Oil isn’t the only energy source whose industry has been on the skids lately. Stock prices of a number of solar industries started 2016 off in dismal form, with one solar stock index plummeting 16 percent in the first two weeks of January. Those woes continued last week as the stock price of America’s biggest solar company hit its lowest level since March 2013. As Richard Martin writes for the MIT Technology Review, investors are clearly concerned about the heavy reliance the American solar industry has on support from subsidies:
This week shares of U.S. solar leader SolarCity tumbled to a new low, while several other solar companies also took a pounding. Last month Nevada introduced sharp cutbacks in its program for net metering—the fees paid to homeowners with rooftop solar installations for excess power they send back to the grid. California and Hawaii, two of the biggest solar markets, have introduced changes to their net metering schemes as well. Across the country, as many as 20 other states are considering such changes, which would dramatically alter the economics of rooftop solar.

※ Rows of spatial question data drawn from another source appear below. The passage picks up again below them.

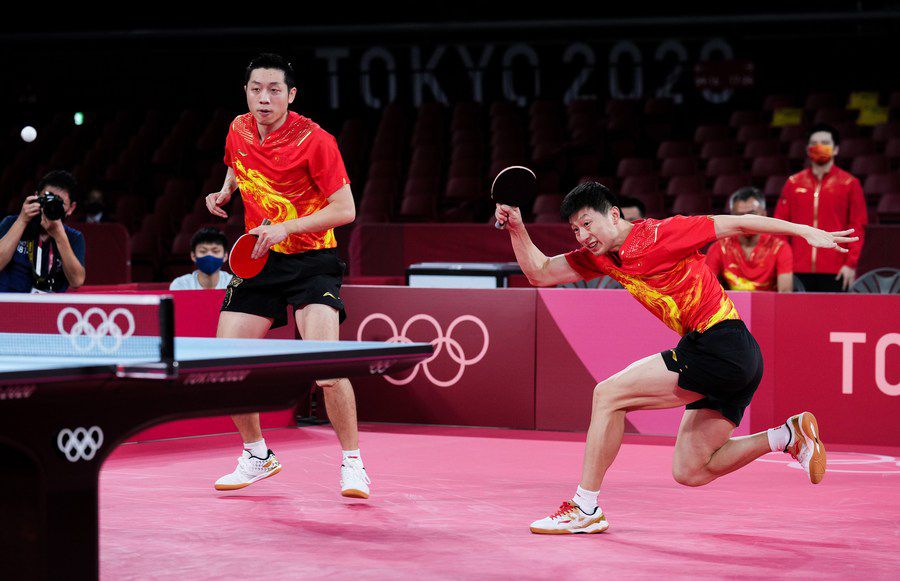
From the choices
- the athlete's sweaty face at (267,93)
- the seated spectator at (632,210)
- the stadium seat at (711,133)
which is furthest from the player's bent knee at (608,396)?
the stadium seat at (711,133)

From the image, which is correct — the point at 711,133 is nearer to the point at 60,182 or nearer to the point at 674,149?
the point at 674,149

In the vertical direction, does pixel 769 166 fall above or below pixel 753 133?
below

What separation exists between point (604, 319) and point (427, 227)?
3666 millimetres

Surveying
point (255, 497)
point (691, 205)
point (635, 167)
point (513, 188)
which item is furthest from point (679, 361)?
point (635, 167)

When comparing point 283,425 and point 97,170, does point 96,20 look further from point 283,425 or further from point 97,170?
point 283,425

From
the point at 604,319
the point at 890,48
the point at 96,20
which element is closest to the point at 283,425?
the point at 604,319

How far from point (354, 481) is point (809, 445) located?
1784 mm

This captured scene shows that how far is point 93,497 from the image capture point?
114 inches

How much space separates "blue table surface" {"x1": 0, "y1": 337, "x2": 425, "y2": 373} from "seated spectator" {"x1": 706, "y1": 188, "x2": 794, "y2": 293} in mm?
4247

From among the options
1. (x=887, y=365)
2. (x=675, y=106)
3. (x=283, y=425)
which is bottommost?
(x=283, y=425)

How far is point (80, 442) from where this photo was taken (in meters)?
2.82

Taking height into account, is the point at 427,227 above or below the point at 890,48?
below

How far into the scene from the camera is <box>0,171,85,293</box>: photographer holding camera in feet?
19.5

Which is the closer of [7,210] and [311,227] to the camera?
[311,227]
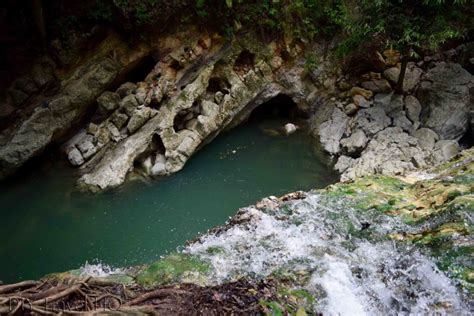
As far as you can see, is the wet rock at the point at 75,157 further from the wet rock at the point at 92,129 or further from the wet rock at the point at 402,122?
the wet rock at the point at 402,122

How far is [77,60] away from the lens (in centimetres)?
1155

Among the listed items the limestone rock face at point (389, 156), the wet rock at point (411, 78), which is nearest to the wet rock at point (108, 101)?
the limestone rock face at point (389, 156)

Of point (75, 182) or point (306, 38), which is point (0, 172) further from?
point (306, 38)

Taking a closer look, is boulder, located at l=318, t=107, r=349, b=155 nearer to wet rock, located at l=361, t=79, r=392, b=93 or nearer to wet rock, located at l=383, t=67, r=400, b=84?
wet rock, located at l=361, t=79, r=392, b=93

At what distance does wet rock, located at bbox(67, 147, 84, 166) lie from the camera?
36.9 ft

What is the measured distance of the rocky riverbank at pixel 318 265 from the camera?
3795 mm

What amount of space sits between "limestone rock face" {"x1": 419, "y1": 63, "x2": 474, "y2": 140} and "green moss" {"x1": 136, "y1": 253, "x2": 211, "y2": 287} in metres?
9.42

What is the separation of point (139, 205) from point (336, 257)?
651 cm

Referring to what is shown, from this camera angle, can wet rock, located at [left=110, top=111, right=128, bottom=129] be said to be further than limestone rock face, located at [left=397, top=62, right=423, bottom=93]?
No

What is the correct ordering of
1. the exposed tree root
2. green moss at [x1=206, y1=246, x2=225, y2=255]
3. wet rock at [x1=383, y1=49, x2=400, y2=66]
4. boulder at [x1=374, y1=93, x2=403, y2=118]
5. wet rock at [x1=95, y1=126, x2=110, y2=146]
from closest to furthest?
1. the exposed tree root
2. green moss at [x1=206, y1=246, x2=225, y2=255]
3. wet rock at [x1=95, y1=126, x2=110, y2=146]
4. boulder at [x1=374, y1=93, x2=403, y2=118]
5. wet rock at [x1=383, y1=49, x2=400, y2=66]

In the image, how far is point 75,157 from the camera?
11250 mm

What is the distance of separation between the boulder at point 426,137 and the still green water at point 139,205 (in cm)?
274

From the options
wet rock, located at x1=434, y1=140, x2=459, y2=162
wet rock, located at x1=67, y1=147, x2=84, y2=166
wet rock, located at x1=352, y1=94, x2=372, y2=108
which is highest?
wet rock, located at x1=352, y1=94, x2=372, y2=108

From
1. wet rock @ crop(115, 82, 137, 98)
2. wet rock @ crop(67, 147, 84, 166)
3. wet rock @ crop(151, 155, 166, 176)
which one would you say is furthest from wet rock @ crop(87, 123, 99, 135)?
wet rock @ crop(151, 155, 166, 176)
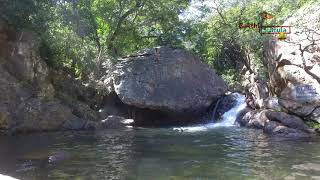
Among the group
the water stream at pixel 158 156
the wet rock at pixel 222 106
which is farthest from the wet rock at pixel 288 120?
the wet rock at pixel 222 106

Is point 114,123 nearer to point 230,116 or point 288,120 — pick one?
point 230,116

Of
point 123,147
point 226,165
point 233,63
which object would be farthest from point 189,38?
point 226,165

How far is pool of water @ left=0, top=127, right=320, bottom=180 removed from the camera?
39.5ft

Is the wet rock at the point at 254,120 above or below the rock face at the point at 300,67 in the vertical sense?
below

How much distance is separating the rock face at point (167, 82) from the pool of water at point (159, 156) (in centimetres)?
438

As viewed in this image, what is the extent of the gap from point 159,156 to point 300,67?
12.1 m

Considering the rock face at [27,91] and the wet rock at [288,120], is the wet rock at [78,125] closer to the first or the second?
the rock face at [27,91]

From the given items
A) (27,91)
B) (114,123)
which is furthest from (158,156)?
(27,91)

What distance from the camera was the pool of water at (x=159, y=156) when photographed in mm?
12031

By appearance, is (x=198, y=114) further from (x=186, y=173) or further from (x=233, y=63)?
(x=233, y=63)

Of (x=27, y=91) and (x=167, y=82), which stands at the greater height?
(x=167, y=82)

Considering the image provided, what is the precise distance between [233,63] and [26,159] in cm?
3298

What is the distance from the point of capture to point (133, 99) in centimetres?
2484

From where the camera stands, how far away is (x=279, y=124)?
70.2 ft
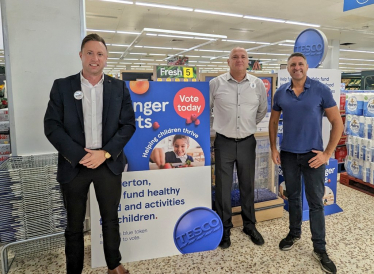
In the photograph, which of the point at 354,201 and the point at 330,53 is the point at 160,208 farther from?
the point at 330,53

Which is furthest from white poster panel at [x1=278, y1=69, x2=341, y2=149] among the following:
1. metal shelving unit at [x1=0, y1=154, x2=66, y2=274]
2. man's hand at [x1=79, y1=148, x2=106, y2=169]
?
metal shelving unit at [x1=0, y1=154, x2=66, y2=274]

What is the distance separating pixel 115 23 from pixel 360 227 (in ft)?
30.2

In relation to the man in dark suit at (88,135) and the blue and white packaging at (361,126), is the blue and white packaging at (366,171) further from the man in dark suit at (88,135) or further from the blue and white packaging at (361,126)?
the man in dark suit at (88,135)

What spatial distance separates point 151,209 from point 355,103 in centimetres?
345

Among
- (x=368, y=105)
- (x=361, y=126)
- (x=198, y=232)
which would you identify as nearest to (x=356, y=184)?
(x=361, y=126)

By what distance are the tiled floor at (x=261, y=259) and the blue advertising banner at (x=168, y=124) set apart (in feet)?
2.62

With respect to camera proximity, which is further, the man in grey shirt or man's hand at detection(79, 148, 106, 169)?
the man in grey shirt

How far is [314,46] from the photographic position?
316cm

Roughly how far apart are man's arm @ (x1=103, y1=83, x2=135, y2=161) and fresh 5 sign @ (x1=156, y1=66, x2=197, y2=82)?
7.98ft

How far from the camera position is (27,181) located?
2.26 meters

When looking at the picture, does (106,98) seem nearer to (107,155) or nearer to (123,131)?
(123,131)

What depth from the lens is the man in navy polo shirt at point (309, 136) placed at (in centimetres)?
224

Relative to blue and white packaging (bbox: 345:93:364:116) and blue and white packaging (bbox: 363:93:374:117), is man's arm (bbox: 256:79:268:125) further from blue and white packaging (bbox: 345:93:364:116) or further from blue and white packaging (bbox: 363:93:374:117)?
blue and white packaging (bbox: 345:93:364:116)

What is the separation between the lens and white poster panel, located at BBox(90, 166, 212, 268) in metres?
2.32
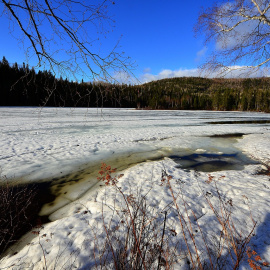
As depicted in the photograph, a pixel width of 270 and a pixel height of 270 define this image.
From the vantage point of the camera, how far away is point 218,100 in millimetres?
83875

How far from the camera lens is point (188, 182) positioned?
4.86 m

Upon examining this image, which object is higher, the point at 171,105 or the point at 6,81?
the point at 6,81

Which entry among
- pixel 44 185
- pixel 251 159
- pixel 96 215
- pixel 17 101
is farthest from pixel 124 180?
pixel 17 101

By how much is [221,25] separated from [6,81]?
2795 inches

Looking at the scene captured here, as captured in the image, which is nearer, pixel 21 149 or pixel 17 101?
pixel 21 149

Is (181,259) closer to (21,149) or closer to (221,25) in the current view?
(221,25)

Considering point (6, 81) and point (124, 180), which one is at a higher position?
point (6, 81)

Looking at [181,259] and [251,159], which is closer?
[181,259]

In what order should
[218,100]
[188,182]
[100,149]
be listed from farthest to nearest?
[218,100], [100,149], [188,182]

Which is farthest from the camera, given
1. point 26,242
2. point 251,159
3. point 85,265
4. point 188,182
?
point 251,159

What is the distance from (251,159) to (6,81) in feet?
239

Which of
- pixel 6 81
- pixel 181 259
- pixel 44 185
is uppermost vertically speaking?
pixel 6 81

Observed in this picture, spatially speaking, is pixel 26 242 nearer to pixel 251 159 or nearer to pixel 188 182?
pixel 188 182

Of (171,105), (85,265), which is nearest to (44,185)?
(85,265)
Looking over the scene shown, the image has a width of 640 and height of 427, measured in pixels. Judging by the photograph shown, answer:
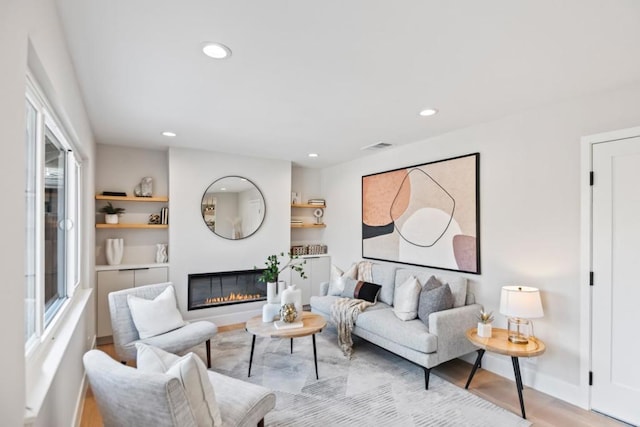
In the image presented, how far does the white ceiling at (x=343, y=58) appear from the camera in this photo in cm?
157

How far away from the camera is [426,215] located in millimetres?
3893

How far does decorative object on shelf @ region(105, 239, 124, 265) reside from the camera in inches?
162

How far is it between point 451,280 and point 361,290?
1.10 meters

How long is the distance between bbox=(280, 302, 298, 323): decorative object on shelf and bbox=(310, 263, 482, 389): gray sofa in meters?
0.83

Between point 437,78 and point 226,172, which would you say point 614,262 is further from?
point 226,172

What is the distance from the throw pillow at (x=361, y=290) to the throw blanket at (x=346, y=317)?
11 cm

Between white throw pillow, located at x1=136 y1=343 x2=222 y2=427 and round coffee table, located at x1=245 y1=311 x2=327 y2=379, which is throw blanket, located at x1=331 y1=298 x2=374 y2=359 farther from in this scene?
white throw pillow, located at x1=136 y1=343 x2=222 y2=427

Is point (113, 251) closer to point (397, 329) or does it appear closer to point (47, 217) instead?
point (47, 217)

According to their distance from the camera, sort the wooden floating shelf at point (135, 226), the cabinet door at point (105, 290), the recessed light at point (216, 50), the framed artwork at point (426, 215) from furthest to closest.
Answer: the wooden floating shelf at point (135, 226) → the cabinet door at point (105, 290) → the framed artwork at point (426, 215) → the recessed light at point (216, 50)

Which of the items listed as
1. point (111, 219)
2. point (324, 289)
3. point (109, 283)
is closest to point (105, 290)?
point (109, 283)

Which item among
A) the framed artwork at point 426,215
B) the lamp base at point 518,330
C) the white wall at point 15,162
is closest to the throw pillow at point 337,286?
the framed artwork at point 426,215

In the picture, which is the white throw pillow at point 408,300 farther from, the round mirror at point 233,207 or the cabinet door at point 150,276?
the cabinet door at point 150,276

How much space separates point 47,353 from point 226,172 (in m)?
3.31

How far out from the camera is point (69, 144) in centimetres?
251
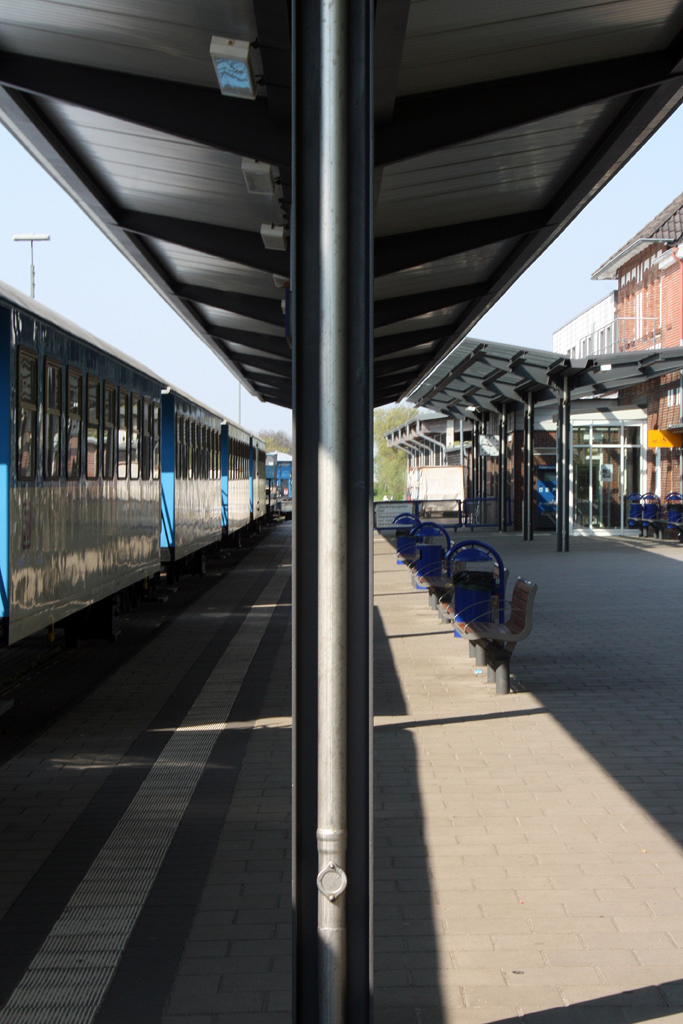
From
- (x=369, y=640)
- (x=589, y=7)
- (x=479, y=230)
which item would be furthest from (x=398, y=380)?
(x=369, y=640)

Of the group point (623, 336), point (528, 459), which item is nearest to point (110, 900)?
point (528, 459)

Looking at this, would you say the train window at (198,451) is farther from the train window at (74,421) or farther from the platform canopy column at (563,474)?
the train window at (74,421)

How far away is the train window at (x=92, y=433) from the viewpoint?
31.2 feet

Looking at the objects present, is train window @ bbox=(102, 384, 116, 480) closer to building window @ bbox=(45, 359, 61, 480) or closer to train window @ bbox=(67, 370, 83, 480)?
train window @ bbox=(67, 370, 83, 480)

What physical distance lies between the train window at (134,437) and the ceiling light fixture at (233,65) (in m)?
6.09

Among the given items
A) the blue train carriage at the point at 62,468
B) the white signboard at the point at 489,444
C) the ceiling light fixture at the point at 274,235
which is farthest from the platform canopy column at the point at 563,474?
the ceiling light fixture at the point at 274,235

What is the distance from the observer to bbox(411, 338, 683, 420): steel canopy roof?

The uncertainty has cast the solar providers’ business models into doubt. Without net metering payments, residential solar “makes no financial sense for a consumer,” SolarCity CEO Lyndon Rive recently admitted to the New York Times. […]
Without subsidies, the [solar] picture looks a lot bleaker. If each state added a $50 per month fixed charge to solar owners’ bills—a change that many big utilities are fighting for—solar would be at grid parity in only two states. Critics of government subsidies for renewable energy have called the solar boom “an artifical market” that will evaporate the minute government handouts dry up.
This isn’t a controversial opinion, either. Solar companies themselves fight tooth and nail for extensions of the tax credits that have allowed them to gain traction in certain markets because they know that their industry isn’t capable of competing with other energy options on its own merit.
Martin thinks the future is still bright for U.S. solar, but people have been saying that for decades. Our current method of incentivizing renewable energy—following Germany’s lead and subsidizing the current generation of wind and solar technologies on offer—carries with it an important opportunity cost (on top of the more tangible cost taxpayers end up paying): valuable government dollars and political capital, two commodities environmentalists have to know are awfully scarce, are being diverted away from the research and development of breakthroughs capable of muscling out dirtier alternatives without being propped up.